- **REQUIREMENTS**
Swap each "nose" in the records below for "chin" and write the records out again with nothing else changed. Leave the pictures out.

- **MATERIALS PROVIDED**
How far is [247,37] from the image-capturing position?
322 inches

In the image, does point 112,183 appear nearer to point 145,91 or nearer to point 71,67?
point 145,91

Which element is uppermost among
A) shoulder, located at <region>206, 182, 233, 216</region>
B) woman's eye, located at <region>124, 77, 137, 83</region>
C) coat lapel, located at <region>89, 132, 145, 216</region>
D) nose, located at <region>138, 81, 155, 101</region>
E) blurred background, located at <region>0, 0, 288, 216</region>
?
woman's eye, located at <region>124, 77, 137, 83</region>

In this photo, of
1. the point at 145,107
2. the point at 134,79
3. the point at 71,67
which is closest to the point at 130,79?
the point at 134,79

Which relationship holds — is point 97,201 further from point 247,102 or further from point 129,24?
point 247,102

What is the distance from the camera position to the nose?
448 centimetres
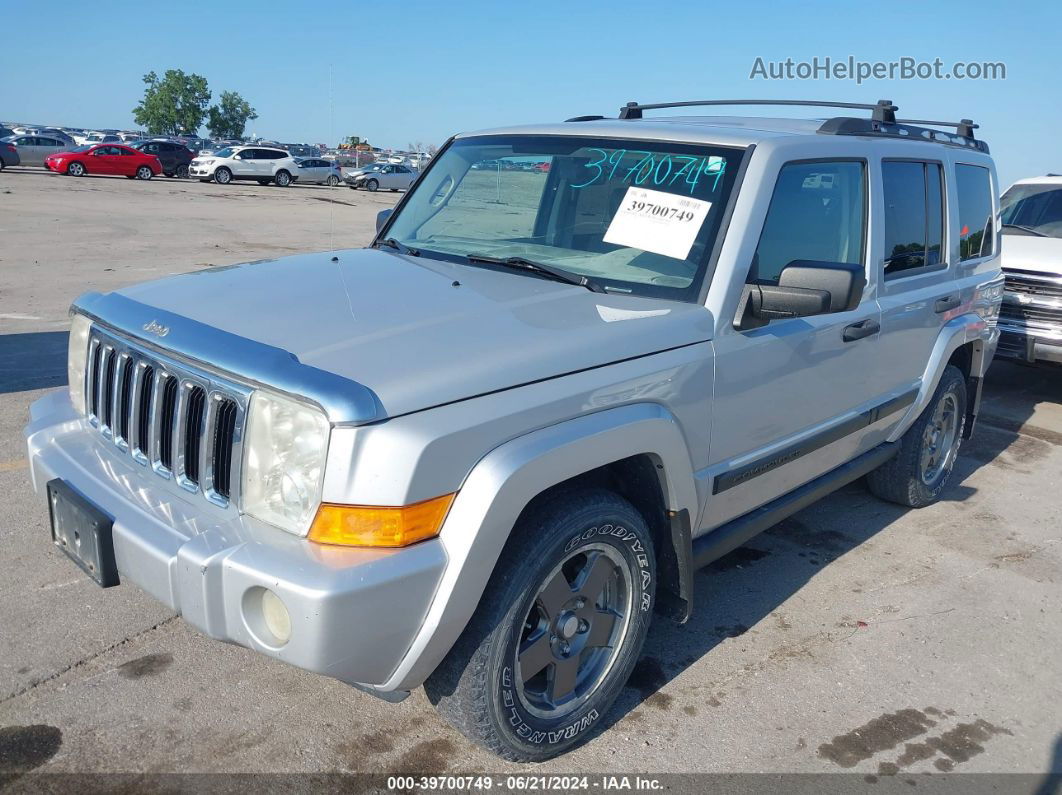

- **RESULT OF THE EXERCISE**
How far is [247,37] from the image-capturing position?
322 inches

In the image, does point 112,183 appear nearer to point 145,91 or nearer to point 71,67?
point 145,91

Which element is uppermost among
A) shoulder, located at <region>206, 182, 233, 216</region>
B) woman's eye, located at <region>124, 77, 137, 83</region>
C) coat lapel, located at <region>89, 132, 145, 216</region>
D) chin, located at <region>138, 81, 155, 101</region>
E) blurred background, located at <region>0, 0, 288, 216</region>
?
woman's eye, located at <region>124, 77, 137, 83</region>

In this photo, of
1. the point at 145,107
2. the point at 134,79
3. the point at 71,67
which is closest to the point at 130,79?
the point at 134,79

Which relationship holds — is point 97,201 further from point 247,102 or further from point 129,24?
point 247,102

What is the distance from the camera position to the chin?
448 centimetres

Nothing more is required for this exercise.